LA LETRA CHIQUITA por Francisco J. Fernández-Pro
He recibido una multa que me ha cabreado muchísimo. Supongo que eso es algo normal cuando se recibe una multa; sin embargo, les aseguro que no me enfadé en ninguna de las anteriores ocasiones en las que tuve que pagar mis errores de tráfico. Hasta cuatro veces tuve que hacerlo y, la verdad, es que sólo me enfadé conmigo mismo. En cambio, esta vez ha sido distinto y me parece interesante compartir con ustedes el por qué.
Siempre pensé que el gran problema que atravesamos en la sociedad española actual, se debe al incivismo con el que actuamos y nos relacionamos y éste, a su vez, tiene su origen en la falta de educación. Por eso, intenté educar a mis hijos, a través del ejemplo y aprovechar cualquier anécdota, cualquier circunstancia de la vida cotidiana, para que ellos pudieran tomar conciencia de la necesidad de practicar ese civismo. Sin embargo, ante mi respuesta cívica a cualquier contrariedad, muchas veces ellos respondían con un incontrolable “¡tú eres tonto, papá!…”
Así ocurre muchos días cuando, para evitar el cortísimo contramano de entrada a la calle Caballeros por el Puente (justamente donde vivo), subo hasta el Picadero y bajo por Correos. Si, además, de la vuelta que doy, al llegar a casa, el listo de turno que iba detrás nuestra por Santa Ana, rompiendo el contramano se ha quedado con el único aparcamiento que quedaba en la calle, resulta inevitable el chapurreo que tengo que sufrir: “¡eso te pasa por tonto!… ¿tú no puedes hacer lo que todo el mundo?…” Yo, entonces, me pongo grave y procuro reafirmar la necesidad del civismo con una frase lo más sentenciosa posible para que se les quede en la memoria.

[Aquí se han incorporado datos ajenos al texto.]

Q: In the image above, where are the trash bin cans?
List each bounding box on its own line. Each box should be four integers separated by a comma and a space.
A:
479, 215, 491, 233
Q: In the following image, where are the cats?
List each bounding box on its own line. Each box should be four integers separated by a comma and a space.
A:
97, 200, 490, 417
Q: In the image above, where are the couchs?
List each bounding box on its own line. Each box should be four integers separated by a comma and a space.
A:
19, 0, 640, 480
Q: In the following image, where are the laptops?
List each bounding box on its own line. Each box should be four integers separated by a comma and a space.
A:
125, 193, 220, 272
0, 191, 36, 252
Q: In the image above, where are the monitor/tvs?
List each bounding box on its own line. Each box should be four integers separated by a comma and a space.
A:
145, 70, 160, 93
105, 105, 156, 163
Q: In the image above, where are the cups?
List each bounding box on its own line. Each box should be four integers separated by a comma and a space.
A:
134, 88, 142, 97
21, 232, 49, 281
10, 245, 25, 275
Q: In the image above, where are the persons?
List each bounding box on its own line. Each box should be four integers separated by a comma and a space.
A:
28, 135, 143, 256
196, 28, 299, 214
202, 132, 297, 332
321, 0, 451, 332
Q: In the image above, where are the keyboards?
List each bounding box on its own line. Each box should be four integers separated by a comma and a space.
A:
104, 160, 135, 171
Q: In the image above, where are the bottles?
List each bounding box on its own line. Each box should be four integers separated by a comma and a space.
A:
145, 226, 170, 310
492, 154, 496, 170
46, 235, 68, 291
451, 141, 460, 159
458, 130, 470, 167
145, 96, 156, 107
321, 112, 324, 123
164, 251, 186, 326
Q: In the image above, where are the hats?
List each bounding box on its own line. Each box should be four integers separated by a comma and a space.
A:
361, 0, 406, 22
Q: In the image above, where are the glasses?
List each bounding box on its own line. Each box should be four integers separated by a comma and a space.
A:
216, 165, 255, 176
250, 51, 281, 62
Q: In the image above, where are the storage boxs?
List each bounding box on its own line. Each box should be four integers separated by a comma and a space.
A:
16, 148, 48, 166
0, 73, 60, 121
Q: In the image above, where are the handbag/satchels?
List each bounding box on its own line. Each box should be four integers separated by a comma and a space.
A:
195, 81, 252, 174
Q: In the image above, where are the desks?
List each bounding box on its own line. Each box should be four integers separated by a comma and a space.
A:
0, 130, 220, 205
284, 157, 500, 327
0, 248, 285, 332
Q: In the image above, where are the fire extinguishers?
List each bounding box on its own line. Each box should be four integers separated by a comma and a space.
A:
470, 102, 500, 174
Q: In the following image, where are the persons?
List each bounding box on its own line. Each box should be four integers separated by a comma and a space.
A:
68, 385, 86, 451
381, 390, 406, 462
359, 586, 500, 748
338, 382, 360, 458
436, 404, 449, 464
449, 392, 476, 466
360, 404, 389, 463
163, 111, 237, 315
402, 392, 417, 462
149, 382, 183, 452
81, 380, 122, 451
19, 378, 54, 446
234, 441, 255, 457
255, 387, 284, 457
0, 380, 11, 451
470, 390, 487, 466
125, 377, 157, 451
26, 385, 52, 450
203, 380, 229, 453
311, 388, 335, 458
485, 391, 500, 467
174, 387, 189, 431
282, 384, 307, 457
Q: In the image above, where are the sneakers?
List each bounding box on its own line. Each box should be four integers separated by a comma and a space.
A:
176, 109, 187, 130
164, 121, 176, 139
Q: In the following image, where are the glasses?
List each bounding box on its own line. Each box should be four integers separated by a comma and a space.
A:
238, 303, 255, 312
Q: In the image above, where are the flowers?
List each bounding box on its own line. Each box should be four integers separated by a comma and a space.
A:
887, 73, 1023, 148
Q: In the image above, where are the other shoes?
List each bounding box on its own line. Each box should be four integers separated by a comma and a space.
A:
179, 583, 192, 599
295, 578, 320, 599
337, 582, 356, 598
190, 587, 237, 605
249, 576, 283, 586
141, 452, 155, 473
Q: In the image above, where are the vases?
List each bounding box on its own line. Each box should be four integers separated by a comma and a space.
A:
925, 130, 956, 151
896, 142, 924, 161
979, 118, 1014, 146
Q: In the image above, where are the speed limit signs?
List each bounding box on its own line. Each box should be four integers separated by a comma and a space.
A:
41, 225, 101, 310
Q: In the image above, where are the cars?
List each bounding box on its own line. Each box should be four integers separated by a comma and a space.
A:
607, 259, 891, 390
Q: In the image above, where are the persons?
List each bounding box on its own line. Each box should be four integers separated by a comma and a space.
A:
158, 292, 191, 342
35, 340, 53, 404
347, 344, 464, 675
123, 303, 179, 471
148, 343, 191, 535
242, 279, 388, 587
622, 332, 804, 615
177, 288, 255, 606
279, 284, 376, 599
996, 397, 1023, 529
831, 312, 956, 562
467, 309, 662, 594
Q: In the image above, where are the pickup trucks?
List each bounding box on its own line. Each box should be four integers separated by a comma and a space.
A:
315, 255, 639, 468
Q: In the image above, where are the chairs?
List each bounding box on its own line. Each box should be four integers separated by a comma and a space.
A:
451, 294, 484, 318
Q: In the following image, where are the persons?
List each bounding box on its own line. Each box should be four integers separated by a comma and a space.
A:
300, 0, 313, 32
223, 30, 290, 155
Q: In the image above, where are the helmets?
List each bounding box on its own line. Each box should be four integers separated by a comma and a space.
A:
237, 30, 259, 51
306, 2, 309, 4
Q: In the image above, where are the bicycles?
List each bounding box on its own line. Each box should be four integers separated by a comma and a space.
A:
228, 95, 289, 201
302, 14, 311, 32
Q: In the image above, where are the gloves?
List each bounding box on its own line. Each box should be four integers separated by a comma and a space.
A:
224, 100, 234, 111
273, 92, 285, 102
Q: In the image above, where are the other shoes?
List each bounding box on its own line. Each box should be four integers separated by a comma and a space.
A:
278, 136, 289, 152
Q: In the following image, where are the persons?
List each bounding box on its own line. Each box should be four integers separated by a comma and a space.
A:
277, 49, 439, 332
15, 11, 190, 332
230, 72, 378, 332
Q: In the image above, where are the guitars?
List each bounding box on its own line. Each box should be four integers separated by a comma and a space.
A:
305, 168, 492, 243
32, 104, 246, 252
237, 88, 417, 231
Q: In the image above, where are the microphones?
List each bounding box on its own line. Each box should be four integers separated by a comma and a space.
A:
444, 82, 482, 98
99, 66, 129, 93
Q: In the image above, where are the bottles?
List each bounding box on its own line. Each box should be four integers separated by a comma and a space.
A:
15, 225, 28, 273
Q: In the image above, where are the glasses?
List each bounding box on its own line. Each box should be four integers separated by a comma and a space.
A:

Algo que, sin decirlo abiertamente, venga a decir quedé-por-encima-aunque-sin-aparcamiento-pero-ya-nos-tocará-a-nosotros-y-él-se-joderá, que –a la postre- viene a ser algo así: “Allá él con su conducta. Lo importante es cómo lo hacemos nosotros” o “Hijos, las normas están para cumplirlas, porque lo mismo que nos obligan a dar la vuelta por el Picadero, en su momento, también podremos acudir a ellas para defender nuestros derechos”. Cuando suelto mi sentencia, me quedo tan pancho y ellos se callan, aunque a veces adivino que me miran de reojo con una leve sonrisa.
Pues bien, hace casi un par de meses tuve que realizar un aparcamiento algo complicado para recoger a un familiar impedido y, a falta de plazas para discapacitados y para evitar estacionar en doble fila o delante de una cochera, pero intentando –a la vez- acercar el coche lo más posible, lo hice en un lugar donde la calle formaba un pequeño embudo que podía dificultar el paso de otros vehículos, por lo que acerqué todo lo que pudo el coche a la acera, consiguiendo suficiente espacio para que los vehículos pudieran circular sin dificultad. Sin embargo, en la maniobra, dejé sobre la acera una parte de la rueda. Tardamos unos diez minutos largos, dada la dificultad para mover la sillita. Cuando llegamos, vimos la denuncia en el parabrisas, pero no pude decir nada: no había nadie.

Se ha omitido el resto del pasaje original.